[TRECHO SELECIONADO]:
Quando um dos maiores símbolos ligados à feminilidade é ameaçado – a mama, no caso –, entram em jogo, consciente ou inconscientemente, os instintos mais ancestrais das mulheres em continuarem se
“sentindo completas”: seu corpo, a sensualidade, a amamentação, a atração. Por mais que a Medicina tenha avançado consideravelmente em relação a prevenção e tratamentos de câncer de mama, passar
por uma descoberta e intervenção nesse sentido continua não sendo psicologicamente fácil, ainda mais quando o caso evolui para uma mastectomia, em que é necessária a retirada total da mama.
Dados recentes do Instituto Nacional do Câncer (Inca), o qual apoia o Ministério da Saúde na articulação de ações para o controle e prevenção de câncer em geral no Brasil, apontam entre 2020 e 2022 uma estimativa de 625 mil novos casos (por ano), tendo em primeiro lugar a incidência de câncer de pele não melanoma (177 mil casos) e, em segundo, cânceres de mama e próstata (66 mil ocorrência cada um). No que diz respeito ao câncer de mama, as maiores incidências estão nas regiões Sul, Sudeste, Norte e Nordeste do país.
De acordo com a Dra. Vanessa Saliba Donatelli, mastologista do núcleo oncológico da Rede de Hospitais São Camilo (SP), do qual faz parte o Instituto Brasileiro de Controle do Câncer (IBCC), entre os casos de mulheres com câncer de mama, 44% são submetidas à mastectomia, a maior parte na faixa etária entre 50 e 60 anos.

[TAREFA A]: Reproduza sem alterações a parte do trecho sobre câncer de mama que começa em "De acordo com" e termina em "50 e 60 anos.".
[TAREFA B]: Segundo o trecho sobre câncer de mama, qual percentual das mulheres com câncer de mama é submetido à mastectomia?
[TAREFA C]: Enumere as regiões do país que o trecho sobre câncer de mama aponta como de maiores incidências da doença.

[DADOS DE ORIGEM]:
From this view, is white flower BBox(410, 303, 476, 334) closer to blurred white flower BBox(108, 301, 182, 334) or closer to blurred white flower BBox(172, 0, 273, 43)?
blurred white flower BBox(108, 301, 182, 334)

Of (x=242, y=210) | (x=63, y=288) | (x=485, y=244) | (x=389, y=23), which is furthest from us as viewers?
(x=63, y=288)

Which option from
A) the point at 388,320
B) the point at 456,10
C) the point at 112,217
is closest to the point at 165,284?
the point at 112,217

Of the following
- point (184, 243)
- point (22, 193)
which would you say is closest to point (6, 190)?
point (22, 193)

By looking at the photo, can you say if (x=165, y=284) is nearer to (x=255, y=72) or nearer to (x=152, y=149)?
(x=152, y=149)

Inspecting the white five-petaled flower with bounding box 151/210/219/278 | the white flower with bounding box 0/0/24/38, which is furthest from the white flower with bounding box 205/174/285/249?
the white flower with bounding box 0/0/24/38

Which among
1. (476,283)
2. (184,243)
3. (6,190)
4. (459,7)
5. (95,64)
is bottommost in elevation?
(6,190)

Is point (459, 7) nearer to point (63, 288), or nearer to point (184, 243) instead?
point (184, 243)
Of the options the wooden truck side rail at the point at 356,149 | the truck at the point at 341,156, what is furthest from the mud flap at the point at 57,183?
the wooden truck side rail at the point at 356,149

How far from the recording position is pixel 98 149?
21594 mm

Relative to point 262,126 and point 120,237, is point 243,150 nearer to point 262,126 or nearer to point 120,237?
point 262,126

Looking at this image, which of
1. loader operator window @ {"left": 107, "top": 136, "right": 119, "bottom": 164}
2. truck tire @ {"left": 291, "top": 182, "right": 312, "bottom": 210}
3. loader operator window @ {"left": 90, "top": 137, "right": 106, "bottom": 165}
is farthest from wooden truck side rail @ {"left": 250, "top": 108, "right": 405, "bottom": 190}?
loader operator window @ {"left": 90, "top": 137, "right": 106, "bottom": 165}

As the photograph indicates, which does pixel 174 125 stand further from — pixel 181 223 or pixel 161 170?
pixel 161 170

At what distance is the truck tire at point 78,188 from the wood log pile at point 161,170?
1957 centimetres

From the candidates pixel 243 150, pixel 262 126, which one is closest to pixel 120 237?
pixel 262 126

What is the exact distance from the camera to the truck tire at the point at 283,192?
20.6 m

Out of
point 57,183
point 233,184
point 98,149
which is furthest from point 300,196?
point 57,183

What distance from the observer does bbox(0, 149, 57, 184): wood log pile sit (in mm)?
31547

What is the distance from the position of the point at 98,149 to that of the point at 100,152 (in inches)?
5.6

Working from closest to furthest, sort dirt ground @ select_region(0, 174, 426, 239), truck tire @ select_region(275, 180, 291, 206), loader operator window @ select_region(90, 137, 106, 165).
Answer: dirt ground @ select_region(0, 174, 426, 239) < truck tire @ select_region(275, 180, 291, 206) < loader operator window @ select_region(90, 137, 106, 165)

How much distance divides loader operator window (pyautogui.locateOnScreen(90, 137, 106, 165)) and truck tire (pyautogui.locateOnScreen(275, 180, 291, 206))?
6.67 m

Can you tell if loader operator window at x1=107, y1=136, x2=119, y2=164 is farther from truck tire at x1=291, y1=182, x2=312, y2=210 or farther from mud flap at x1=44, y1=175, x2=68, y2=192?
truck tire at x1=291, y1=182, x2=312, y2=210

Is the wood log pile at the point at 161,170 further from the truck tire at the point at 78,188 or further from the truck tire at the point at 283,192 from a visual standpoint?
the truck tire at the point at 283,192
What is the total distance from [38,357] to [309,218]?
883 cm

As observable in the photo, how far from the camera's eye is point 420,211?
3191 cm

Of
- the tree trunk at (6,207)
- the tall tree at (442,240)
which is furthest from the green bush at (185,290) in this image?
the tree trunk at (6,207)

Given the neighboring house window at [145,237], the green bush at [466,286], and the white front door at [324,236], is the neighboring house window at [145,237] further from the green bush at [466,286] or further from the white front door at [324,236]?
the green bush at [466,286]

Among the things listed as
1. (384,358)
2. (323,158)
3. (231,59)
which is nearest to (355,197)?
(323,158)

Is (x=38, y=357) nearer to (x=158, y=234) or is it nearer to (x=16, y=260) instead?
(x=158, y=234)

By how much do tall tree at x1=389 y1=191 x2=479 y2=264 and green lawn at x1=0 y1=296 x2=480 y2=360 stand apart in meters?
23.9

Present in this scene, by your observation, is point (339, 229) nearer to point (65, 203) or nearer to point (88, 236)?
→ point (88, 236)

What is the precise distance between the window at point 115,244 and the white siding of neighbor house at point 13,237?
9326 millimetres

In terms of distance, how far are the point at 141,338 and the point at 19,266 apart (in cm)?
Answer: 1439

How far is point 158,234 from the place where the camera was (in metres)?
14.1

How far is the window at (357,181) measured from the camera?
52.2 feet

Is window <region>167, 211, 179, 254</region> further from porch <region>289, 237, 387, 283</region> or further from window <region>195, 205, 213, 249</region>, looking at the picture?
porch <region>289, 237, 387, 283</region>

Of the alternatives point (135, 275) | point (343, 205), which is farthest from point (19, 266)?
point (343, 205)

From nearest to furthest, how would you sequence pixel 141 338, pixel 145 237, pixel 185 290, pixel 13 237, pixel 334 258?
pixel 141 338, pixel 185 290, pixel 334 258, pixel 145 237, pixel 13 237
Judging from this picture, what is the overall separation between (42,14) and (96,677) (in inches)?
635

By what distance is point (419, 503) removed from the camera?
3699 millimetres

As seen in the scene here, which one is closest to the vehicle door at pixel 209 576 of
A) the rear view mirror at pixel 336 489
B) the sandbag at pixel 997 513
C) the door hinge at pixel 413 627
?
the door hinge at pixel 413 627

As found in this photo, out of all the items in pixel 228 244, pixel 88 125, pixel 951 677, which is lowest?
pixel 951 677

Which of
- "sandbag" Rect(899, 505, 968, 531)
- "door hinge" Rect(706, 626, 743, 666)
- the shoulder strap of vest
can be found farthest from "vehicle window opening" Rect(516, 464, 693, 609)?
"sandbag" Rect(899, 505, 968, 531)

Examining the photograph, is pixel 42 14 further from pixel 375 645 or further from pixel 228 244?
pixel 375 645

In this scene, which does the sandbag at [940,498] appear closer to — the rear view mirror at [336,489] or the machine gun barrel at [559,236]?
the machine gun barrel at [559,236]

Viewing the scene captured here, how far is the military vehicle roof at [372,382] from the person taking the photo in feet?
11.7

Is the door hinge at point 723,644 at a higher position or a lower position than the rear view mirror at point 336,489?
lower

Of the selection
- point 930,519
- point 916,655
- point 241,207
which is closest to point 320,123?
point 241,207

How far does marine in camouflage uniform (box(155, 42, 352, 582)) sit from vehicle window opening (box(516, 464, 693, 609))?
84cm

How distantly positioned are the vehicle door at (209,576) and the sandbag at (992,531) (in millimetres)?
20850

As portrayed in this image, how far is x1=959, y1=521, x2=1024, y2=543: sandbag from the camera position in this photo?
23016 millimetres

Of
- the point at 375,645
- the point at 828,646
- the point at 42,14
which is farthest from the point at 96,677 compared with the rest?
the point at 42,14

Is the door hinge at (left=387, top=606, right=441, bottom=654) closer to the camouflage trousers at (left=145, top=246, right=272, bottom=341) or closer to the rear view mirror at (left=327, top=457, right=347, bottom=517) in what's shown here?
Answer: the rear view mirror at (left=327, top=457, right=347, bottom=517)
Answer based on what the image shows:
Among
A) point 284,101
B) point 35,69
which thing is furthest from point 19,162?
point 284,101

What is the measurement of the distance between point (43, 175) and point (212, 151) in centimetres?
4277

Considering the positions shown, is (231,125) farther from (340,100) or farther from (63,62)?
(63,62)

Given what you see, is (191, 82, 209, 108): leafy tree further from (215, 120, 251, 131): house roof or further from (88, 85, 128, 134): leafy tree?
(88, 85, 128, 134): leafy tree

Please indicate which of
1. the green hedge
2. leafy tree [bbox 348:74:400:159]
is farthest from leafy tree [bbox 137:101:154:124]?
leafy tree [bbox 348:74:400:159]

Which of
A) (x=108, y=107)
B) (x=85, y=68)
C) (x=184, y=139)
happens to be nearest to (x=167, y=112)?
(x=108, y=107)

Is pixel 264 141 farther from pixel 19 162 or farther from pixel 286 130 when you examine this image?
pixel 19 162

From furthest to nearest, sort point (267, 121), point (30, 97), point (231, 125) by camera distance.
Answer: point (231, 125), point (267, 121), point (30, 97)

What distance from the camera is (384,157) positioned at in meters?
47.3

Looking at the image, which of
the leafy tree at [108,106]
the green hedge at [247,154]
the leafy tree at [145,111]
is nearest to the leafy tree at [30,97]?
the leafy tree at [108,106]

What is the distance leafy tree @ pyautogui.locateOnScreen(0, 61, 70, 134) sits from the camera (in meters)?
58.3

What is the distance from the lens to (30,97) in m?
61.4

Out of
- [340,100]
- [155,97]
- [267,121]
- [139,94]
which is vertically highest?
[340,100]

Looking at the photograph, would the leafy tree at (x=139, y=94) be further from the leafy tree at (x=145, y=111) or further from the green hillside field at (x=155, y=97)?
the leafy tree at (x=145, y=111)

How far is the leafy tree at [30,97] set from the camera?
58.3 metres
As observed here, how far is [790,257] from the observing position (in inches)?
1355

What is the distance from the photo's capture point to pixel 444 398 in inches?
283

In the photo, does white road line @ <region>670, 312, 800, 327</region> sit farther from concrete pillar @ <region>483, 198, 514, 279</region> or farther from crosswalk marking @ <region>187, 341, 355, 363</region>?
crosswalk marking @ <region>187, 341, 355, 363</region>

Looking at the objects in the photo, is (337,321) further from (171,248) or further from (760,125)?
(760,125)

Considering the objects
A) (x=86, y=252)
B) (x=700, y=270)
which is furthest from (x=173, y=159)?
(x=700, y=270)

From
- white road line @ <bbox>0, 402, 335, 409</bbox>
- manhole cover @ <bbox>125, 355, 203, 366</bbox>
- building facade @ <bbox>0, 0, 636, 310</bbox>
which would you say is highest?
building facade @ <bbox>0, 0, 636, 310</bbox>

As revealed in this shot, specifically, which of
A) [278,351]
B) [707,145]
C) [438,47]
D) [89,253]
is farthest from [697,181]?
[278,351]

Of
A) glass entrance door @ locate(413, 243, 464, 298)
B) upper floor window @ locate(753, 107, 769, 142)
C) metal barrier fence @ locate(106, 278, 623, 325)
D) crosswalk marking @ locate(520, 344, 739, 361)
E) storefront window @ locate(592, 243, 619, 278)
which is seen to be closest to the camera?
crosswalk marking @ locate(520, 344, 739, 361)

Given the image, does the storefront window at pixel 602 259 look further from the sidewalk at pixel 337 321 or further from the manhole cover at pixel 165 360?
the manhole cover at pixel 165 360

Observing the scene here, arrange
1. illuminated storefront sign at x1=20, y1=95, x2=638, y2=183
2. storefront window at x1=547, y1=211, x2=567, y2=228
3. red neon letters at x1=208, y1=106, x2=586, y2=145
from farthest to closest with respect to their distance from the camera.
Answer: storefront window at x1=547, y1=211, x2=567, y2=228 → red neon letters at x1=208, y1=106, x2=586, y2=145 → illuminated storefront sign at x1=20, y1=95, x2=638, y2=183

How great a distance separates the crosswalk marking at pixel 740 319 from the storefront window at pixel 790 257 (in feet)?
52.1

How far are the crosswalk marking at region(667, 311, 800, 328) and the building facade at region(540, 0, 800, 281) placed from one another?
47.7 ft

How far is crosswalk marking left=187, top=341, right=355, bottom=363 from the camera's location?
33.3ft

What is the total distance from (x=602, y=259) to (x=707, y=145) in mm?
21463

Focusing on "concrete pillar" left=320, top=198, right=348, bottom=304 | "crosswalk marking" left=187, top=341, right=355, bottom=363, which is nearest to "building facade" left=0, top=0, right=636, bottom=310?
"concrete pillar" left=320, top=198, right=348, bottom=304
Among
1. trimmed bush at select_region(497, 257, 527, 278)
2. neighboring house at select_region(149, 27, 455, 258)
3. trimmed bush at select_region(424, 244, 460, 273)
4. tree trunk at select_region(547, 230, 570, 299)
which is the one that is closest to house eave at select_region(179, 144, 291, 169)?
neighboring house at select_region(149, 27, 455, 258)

[RESULTADO A]:
De acordo com a Dra. Vanessa Saliba Donatelli, mastologista do núcleo oncológico da Rede de Hospitais São Camilo (SP), do qual faz parte o Instituto Brasileiro de Controle do Câncer (IBCC), entre os casos de mulheres com câncer de mama, 44% são submetidas à mastectomia, a maior parte na faixa etária entre 50 e 60 anos.

[RESULTADO B]: 44%.

[RESULTADO C]: Sul, Sudeste, Norte e Nordeste.